Install from source using:

git clone
cd scapy
python3 install

or pip3 install scapy-python3 for latest published package version.

On all OS except Linux libpcap (winpcap on Windows) should be installed for sending and receiving packets (not python modules - just C libraries). libdnet is recommended for Darwin, FreeBSD, Unix. Windows does not require libdnet. If running into issues with routes and interface detection, netifaces module installation can sometimes help, but otherwise is not required.

Basic usage

N.B.! As a difference from scapy for python2, use bytes() instead of str() when converting packet to bytes.

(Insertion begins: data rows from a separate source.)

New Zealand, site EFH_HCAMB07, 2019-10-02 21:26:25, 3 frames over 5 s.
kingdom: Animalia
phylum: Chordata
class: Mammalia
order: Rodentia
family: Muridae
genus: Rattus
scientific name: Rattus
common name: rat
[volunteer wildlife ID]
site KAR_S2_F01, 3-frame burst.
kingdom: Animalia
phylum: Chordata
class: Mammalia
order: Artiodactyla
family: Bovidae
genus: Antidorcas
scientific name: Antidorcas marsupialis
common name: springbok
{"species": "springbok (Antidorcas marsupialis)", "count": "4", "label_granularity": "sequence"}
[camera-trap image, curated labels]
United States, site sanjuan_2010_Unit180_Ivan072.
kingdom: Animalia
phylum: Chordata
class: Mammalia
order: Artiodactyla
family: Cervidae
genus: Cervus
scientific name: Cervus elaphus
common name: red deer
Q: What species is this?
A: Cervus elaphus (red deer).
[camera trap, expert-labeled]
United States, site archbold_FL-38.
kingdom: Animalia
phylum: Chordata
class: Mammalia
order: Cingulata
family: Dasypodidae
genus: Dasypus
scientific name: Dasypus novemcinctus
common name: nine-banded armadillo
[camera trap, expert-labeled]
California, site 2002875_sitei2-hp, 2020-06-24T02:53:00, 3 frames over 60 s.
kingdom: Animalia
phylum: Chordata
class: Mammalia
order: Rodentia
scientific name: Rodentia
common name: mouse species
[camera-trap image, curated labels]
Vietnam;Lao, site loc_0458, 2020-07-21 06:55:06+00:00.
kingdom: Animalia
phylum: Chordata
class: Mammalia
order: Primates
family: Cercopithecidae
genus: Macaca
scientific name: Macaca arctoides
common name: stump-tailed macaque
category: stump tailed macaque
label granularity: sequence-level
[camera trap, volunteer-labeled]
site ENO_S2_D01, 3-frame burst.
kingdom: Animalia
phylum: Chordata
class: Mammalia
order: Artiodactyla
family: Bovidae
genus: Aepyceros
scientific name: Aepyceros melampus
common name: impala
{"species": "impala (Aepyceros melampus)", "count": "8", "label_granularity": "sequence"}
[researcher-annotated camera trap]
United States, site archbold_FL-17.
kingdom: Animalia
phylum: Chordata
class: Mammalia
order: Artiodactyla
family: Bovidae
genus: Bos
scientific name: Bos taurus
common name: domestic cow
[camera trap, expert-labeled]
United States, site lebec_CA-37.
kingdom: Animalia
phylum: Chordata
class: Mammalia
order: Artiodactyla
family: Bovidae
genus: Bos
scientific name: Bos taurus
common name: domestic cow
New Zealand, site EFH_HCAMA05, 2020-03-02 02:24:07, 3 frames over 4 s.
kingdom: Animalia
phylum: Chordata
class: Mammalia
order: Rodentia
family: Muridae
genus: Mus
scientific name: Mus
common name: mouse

Also, most arguments expect bytes value instead of str value except the ones, which are naturally suited for human input (e.g. domain name).

You can use scapy running scapy command or by importing scapy library from interactive python shell (python or ipython). Simple example that you can try from interactive shell:

from scapy.all import *
p = IP(dst = 'www.somesite.ex') / TCP(dport = 80) / Raw(b'Some raw bytes')
# to see packet content as bytes use bytes(p) not str(p)

Notice 'www.somesite.ex' as a string, and b'Some raw bytes' as bytes. Domain name is normal human input, thus it is string, raw packet content is byte data. Once you start using, it will seem easier than in looks.

Use ls() to list all supported layers. Use lsc() to list all commands.

Additional examples in API documentation


All commands listed by lsc() should work. Tested layers are:

  • ARP
  • DHCP
  • DHCPv6
  • DNS
  • Dot3
  • Dot11
  • Ether
  • ICMP
  • ICMPv6
  • IP
  • IPv6
  • LLC
  • NTP
  • Padding
  • PPP
  • Raw
  • SCTP
  • SNAP
  • SNMP
  • STP
  • TCP
  • TFTP
  • UDP

Currently, works on Windows (8/2012 and up), Linux, Darwin, Unix and co. Using python 3.4 on Ubuntu and FreeBSD for testing. Using Windows 10/Anaconda 3.5/WinPcap 4.1.3 for testing on Windows.